Play Thing

Alex Gibson + Desi Rekrut (PM)
Play Thing
Presented by Number 3 Gallery, Vancouver, BC.

Play Thing
Text by Julie Mills + Julia Lamare

This edition of SPAM features a collaboration between visual artist Alex Gibson and drag/ performance artist PM. The resultant project is a catalog of images featuring painted body parts, found objects and costumes, all of which explore body, gender, drag, and camp through the transformative potential of newly generated forms.

Considering non-binary forms as they relate both to humans* and non-humans, the artists merge plant and human fragments, drawing connections to gender fluidity as it exists in nature. An armpit sprouting ferns, a cone bra weighed down by pebbles—despite their fractured shapes, Play Thing’s body of images incites a sense of weight, pull and movement. Viewers are encouraged to click, rotate and zoom in on images to explore and play with the anthropomorphic forms.

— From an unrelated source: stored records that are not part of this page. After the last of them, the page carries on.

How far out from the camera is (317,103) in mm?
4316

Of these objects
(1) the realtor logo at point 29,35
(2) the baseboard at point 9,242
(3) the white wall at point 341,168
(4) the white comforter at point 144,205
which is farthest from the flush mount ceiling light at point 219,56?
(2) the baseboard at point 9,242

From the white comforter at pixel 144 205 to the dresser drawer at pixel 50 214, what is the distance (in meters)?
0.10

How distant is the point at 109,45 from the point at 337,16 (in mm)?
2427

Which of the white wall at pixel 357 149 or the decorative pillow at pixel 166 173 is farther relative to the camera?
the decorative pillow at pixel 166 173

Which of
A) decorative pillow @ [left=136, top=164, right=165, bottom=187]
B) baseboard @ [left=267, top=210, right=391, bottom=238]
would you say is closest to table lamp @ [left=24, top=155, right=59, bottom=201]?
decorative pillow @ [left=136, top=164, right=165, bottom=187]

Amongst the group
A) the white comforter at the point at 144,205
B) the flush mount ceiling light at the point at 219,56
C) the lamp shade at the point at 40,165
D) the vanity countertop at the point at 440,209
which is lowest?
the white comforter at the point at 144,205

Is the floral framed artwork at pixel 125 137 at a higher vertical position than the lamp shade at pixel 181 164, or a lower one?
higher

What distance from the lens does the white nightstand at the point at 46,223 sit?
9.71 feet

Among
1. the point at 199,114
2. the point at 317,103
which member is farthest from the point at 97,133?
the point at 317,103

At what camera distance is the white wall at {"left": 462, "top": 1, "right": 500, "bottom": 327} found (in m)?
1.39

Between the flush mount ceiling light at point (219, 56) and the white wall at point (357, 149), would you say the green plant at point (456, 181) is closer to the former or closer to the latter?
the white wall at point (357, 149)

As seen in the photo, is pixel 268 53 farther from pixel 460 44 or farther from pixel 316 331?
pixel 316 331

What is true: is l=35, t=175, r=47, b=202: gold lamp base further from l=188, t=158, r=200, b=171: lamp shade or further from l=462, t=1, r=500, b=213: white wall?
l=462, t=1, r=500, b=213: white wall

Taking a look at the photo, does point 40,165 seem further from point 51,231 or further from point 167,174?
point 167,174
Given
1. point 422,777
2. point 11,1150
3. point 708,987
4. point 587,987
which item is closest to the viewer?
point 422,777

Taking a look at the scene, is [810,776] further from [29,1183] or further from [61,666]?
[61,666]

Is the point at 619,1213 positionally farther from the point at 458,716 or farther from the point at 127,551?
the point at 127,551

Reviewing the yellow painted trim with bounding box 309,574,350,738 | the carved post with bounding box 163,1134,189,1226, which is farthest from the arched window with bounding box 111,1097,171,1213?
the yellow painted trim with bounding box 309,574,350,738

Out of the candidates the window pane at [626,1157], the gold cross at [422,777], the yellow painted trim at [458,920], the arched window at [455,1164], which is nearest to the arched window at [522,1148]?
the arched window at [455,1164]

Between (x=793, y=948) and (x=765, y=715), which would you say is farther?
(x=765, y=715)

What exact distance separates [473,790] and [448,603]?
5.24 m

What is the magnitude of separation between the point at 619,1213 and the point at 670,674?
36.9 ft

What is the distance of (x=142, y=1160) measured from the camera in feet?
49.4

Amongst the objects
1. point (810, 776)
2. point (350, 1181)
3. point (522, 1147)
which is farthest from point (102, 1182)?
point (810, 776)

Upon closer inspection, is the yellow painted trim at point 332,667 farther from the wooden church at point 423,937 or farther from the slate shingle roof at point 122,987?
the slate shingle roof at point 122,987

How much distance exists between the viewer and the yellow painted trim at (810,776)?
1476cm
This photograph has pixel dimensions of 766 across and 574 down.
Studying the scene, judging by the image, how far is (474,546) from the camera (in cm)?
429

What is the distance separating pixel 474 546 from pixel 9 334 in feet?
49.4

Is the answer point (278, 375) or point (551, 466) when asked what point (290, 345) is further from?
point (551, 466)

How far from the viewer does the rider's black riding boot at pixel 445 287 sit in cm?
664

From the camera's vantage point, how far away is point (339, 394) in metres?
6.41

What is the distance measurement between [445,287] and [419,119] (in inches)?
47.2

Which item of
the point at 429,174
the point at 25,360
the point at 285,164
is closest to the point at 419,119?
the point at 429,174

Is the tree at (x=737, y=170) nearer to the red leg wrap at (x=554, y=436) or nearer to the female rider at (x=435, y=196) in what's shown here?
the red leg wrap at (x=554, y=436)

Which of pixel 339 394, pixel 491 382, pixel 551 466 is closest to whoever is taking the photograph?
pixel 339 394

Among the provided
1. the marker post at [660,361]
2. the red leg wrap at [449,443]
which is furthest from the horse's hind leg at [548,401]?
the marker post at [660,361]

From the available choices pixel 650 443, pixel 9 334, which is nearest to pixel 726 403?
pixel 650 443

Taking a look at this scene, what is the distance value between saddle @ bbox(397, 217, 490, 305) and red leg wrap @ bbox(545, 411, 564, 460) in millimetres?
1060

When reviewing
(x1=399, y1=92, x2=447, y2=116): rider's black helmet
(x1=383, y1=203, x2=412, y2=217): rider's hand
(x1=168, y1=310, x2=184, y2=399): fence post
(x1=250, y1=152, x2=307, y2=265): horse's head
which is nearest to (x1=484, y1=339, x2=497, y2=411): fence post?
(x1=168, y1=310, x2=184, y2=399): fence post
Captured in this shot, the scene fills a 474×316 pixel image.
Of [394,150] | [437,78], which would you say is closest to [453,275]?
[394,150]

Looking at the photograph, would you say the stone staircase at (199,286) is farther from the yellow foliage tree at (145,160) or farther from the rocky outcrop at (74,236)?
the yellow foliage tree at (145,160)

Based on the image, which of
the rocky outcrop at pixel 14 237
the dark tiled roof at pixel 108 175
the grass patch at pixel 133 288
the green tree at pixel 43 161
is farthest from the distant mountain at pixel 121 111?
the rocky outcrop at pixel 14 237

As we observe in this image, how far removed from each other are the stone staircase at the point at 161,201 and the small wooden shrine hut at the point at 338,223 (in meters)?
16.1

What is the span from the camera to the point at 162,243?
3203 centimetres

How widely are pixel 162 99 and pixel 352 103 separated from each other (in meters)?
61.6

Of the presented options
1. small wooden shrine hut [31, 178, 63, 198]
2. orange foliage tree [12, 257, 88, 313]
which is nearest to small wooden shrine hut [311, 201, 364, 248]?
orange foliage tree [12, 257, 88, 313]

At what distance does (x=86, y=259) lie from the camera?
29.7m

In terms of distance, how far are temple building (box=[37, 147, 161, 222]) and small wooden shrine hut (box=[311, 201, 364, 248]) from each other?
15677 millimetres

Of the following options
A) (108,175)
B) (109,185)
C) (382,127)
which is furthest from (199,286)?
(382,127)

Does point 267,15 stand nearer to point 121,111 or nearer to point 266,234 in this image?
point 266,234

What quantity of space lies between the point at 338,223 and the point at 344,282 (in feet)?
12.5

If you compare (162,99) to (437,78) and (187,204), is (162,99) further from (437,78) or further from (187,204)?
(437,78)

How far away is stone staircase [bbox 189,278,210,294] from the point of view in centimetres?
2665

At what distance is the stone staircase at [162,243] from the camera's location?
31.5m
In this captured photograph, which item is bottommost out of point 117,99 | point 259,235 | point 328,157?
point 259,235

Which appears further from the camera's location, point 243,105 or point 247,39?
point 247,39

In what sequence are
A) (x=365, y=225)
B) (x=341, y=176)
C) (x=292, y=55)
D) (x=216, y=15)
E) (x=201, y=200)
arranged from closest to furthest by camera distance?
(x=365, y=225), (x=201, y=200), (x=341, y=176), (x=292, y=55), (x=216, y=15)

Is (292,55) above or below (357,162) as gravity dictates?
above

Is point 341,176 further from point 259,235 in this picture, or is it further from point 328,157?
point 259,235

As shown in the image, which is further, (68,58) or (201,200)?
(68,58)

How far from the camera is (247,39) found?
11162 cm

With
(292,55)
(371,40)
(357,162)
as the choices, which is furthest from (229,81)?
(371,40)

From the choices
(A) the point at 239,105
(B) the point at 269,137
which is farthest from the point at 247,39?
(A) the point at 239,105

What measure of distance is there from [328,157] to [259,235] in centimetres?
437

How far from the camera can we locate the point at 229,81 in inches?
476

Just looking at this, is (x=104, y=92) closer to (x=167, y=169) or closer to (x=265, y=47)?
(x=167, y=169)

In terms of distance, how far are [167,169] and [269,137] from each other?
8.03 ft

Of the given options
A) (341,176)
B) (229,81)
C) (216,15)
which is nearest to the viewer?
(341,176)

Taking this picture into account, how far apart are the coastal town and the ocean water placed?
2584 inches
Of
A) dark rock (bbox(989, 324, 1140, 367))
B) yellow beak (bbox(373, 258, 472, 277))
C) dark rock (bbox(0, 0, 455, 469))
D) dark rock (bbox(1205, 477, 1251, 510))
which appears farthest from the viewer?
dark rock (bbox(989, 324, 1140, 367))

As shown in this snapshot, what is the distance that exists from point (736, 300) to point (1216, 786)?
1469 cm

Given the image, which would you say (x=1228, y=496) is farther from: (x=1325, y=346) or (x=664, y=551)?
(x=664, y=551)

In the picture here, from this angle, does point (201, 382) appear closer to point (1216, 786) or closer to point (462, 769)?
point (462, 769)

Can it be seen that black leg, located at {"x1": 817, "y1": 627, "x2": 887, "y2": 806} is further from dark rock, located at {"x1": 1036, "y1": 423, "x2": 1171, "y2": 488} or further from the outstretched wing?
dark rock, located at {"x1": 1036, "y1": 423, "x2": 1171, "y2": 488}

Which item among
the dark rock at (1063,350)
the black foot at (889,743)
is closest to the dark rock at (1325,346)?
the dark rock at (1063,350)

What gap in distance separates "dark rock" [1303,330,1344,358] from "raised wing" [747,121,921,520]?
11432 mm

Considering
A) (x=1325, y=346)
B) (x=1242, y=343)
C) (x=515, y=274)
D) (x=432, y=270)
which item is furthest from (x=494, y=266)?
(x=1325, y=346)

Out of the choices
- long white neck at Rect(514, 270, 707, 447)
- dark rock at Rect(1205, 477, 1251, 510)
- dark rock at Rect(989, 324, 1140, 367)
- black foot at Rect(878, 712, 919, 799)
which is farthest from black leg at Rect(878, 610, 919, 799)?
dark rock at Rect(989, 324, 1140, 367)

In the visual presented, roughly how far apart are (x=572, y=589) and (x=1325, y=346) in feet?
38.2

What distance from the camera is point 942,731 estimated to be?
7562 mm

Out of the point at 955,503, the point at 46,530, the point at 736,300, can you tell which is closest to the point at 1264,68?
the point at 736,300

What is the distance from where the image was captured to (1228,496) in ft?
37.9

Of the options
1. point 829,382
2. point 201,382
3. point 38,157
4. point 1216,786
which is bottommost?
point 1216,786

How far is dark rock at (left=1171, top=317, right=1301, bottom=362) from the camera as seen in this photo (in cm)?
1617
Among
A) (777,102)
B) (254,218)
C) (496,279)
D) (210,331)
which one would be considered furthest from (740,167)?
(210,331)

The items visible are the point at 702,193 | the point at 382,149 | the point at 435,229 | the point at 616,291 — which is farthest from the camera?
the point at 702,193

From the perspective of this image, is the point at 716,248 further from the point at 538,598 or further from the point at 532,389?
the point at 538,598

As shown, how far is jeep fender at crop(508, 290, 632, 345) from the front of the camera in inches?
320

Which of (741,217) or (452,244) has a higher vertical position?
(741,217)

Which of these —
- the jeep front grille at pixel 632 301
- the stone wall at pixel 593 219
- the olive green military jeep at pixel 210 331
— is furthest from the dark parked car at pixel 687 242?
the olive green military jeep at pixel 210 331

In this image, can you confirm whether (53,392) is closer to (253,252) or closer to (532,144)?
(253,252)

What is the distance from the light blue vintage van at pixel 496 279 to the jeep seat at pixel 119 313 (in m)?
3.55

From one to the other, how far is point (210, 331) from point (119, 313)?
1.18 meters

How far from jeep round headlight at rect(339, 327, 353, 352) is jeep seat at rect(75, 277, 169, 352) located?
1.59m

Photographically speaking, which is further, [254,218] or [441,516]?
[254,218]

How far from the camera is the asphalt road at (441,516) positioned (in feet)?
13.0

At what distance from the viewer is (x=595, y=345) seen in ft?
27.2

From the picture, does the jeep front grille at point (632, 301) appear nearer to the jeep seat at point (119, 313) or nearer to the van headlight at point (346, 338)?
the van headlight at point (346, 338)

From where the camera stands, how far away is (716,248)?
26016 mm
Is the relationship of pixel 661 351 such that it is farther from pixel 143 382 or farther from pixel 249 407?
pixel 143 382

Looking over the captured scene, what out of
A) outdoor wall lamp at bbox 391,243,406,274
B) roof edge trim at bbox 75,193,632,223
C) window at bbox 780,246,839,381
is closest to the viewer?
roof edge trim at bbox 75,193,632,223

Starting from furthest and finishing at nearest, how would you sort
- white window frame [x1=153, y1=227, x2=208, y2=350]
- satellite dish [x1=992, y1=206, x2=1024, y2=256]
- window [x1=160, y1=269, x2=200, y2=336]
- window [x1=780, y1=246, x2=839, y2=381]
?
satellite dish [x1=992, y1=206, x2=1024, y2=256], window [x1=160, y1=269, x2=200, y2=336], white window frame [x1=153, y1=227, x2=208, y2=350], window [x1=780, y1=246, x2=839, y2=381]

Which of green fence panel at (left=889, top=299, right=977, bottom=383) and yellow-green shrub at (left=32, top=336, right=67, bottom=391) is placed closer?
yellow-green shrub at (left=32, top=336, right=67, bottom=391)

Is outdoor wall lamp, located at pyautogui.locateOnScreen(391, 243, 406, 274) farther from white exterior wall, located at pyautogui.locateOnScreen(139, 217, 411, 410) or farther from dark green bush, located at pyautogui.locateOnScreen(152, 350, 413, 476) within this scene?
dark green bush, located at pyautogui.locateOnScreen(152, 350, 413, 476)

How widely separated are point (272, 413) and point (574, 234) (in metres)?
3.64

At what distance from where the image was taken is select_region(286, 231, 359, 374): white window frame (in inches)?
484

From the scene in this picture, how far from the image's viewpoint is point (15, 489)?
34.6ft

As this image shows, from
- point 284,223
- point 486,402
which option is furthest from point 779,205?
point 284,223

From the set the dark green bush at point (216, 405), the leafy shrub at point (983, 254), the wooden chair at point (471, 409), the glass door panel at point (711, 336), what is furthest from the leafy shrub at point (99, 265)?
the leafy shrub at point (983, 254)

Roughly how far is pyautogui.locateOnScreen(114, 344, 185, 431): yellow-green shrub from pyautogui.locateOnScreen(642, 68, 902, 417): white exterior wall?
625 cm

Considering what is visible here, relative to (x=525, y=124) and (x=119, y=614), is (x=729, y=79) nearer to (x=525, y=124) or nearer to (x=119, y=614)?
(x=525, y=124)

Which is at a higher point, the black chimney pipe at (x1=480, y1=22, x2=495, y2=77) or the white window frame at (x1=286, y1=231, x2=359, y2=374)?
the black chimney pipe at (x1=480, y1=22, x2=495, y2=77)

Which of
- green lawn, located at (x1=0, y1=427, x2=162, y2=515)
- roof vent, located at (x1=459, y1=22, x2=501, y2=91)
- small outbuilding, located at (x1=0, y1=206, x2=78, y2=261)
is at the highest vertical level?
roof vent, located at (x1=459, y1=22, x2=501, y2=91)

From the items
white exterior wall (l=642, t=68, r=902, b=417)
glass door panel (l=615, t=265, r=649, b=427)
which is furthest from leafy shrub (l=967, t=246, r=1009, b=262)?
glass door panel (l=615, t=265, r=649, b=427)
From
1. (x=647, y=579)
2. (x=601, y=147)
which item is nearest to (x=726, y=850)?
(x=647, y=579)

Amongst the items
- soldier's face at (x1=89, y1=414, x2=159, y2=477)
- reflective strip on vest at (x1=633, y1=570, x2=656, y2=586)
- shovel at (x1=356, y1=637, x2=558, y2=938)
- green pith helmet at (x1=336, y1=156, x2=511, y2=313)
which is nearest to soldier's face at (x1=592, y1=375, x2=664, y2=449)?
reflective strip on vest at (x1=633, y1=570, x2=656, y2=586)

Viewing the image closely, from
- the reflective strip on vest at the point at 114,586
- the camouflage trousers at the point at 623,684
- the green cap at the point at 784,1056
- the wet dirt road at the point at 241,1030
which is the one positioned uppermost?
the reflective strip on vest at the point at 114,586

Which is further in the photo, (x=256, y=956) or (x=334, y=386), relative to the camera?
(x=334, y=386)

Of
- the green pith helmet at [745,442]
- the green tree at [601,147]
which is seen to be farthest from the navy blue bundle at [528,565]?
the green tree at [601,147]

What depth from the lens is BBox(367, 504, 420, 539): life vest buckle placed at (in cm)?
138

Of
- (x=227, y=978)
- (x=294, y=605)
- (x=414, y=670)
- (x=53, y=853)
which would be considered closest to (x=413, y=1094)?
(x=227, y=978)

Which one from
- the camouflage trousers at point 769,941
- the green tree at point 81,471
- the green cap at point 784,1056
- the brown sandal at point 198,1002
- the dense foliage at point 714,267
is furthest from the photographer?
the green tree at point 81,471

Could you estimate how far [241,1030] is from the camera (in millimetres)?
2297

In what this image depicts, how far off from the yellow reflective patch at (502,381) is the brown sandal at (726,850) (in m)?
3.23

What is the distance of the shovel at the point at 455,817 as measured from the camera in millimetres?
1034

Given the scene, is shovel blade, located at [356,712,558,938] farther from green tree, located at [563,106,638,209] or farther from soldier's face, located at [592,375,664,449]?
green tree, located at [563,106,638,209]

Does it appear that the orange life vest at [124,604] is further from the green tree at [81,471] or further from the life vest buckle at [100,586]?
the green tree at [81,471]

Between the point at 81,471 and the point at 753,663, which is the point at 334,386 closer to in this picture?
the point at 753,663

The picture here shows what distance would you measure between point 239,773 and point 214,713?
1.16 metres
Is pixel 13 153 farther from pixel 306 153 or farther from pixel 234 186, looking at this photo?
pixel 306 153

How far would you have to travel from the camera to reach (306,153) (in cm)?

The flattened colors and exaggerated positions in these digital renderings highlight an absurdity integral to camp, while making reference to historical drag performances, interviews and imagery. Drag is always a performance on display, but this project gives us the opportunity to get up close and personal with a moment—rendered a sculpture—and consider the possibilities it implicates, the fluidity it represents and to imagine queer possibilities.









Leaf Hand, 2022, .glb file
Painted Eye, 2022, .glb file
Red Gloves with Flower, 2022, .glb file
Flowered Big Wig, 2022, .glb file
Cone Bra Weighted with Stones, 2022, .glb file
Potted Parts, 2022, .glb file
Armpit Fern, 2022, .glb file
Eyelashes and Painted Lips, 2022, .glb file
Crochet Dress and Butterflies, 2022, .glb file

* Perhaps Ironically, yet not unlike human binaries which are understood generally based on their performative nature, the .glb files used to present these renderings work within their own kind of binary language. Binary computer files encode data in a way that can only be decoded by computers. Through Play Thing we are able to witness the subversion of such human manufactured binaries.